Stored dataset items:
%%

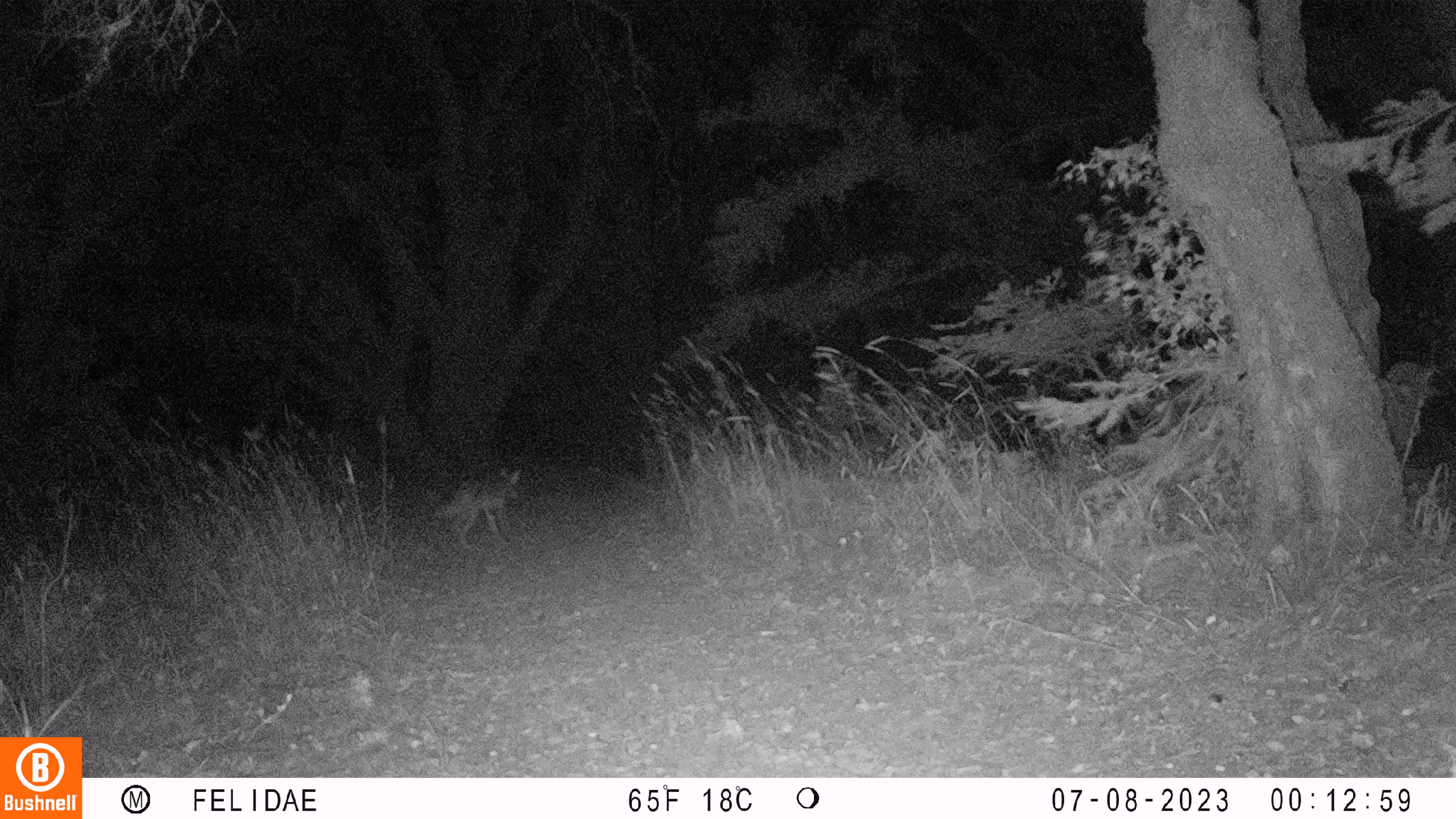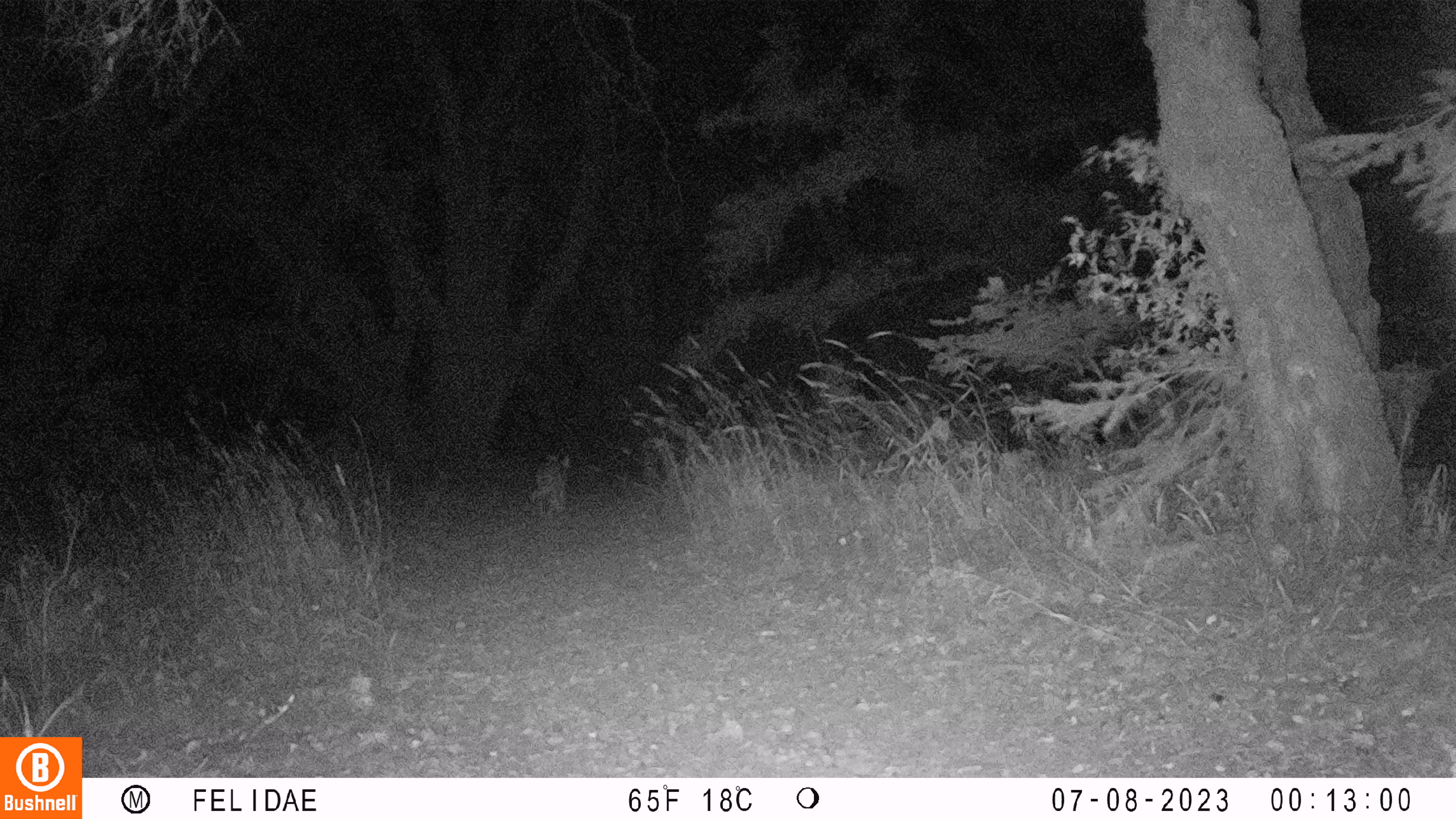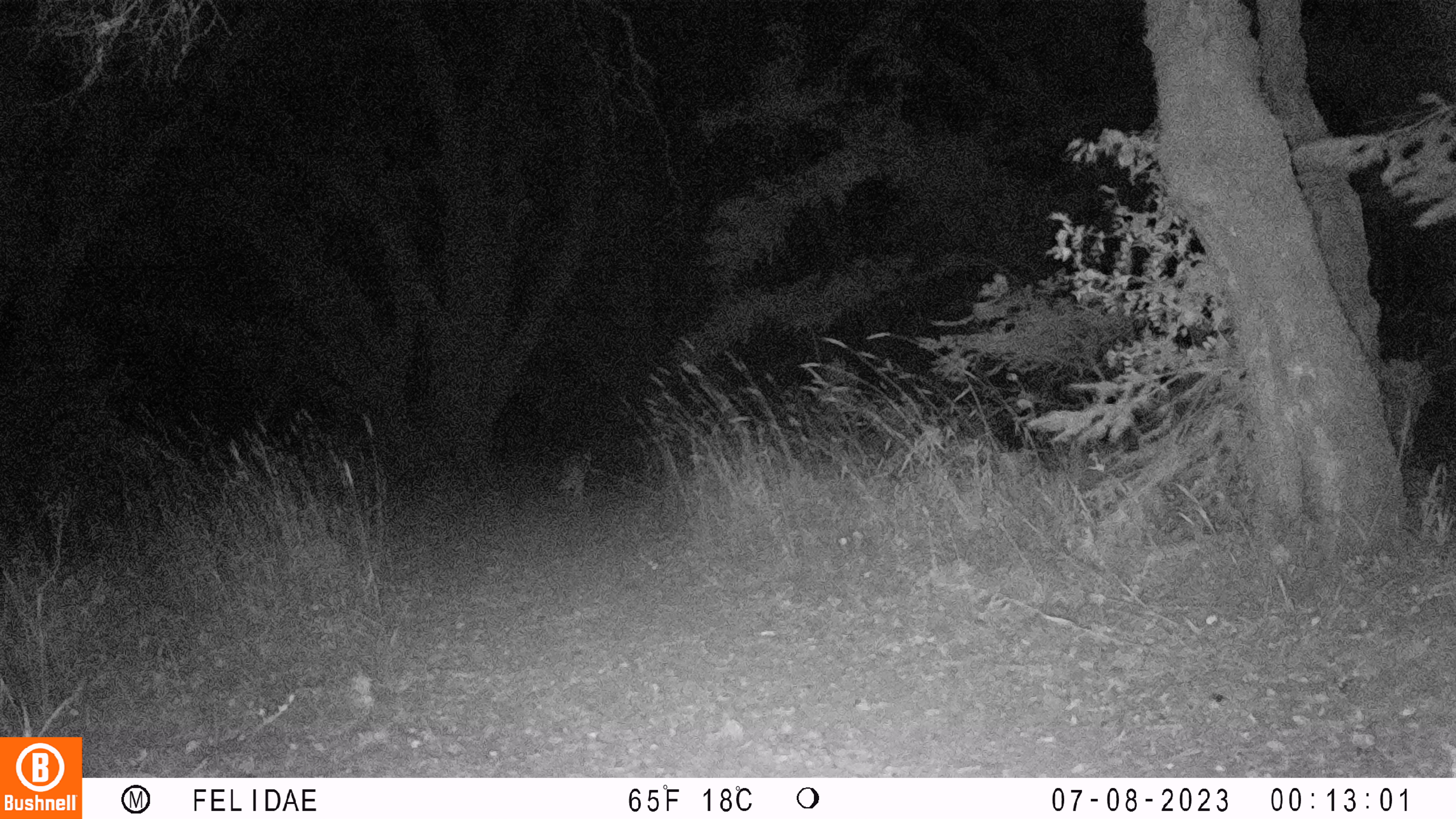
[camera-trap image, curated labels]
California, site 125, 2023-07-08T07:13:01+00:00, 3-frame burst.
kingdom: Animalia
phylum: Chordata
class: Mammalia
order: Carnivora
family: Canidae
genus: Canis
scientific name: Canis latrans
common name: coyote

%%

→ PROBLEM STATEMENT: Return exactly the run of lines that opens with the one containing "California, site 125, 2023-07-08T07:13:01+00:00, 3-frame" and closes with the last line of the records above.

→ WRITTEN ANSWER:
California, site 125, 2023-07-08T07:13:01+00:00, 3-frame burst.
kingdom: Animalia
phylum: Chordata
class: Mammalia
order: Carnivora
family: Canidae
genus: Canis
scientific name: Canis latrans
common name: coyote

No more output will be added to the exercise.